Segment Start: Source data

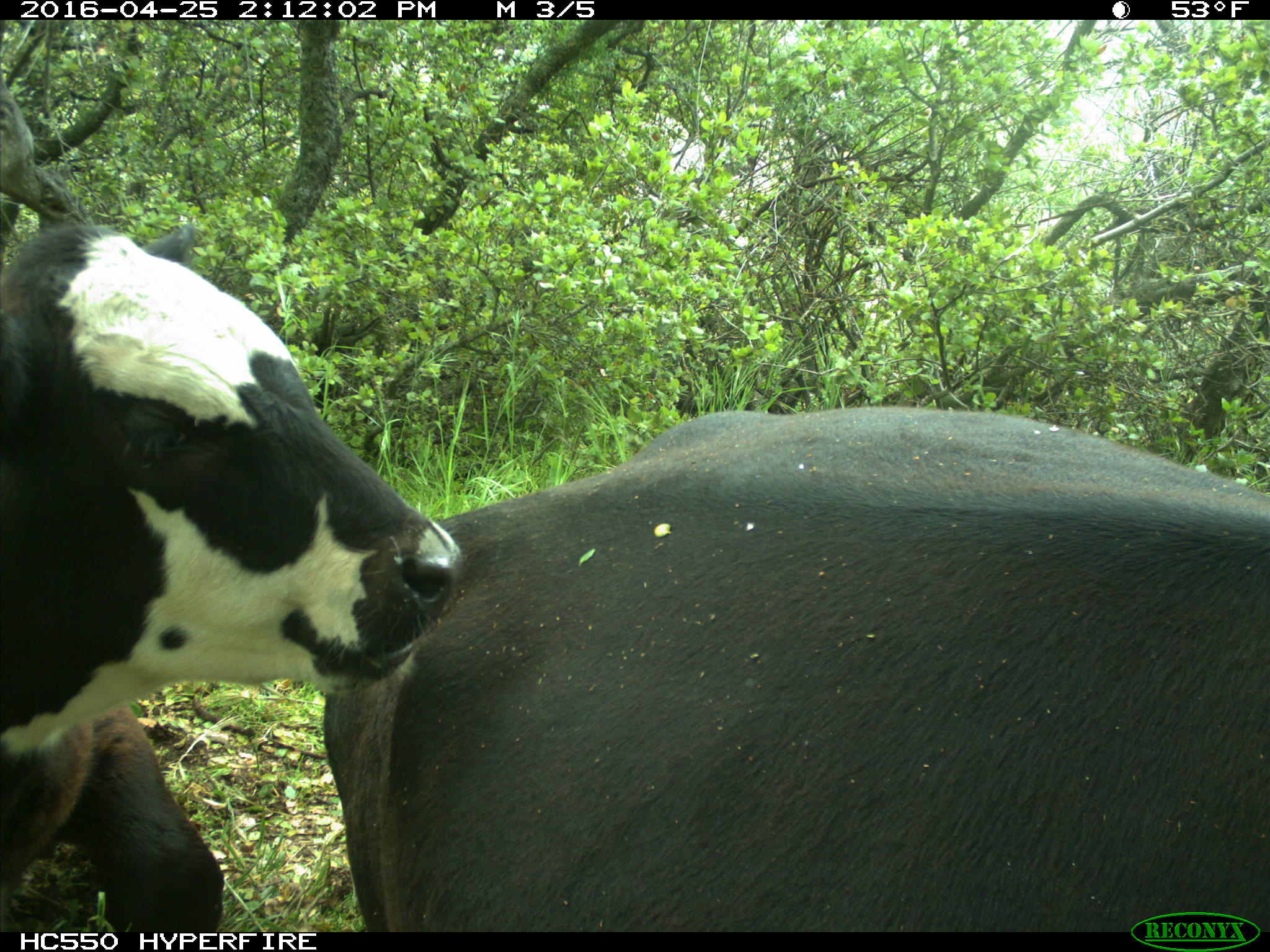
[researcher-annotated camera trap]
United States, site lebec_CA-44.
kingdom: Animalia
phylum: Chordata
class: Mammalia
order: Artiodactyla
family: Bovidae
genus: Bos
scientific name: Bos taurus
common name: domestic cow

Segment End: Source data

Problem to work on → The answer must be the full listing above, copied exactly, with no pictures in it.

Answer section →
[researcher-annotated camera trap]
United States, site lebec_CA-44.
kingdom: Animalia
phylum: Chordata
class: Mammalia
order: Artiodactyla
family: Bovidae
genus: Bos
scientific name: Bos taurus
common name: domestic cow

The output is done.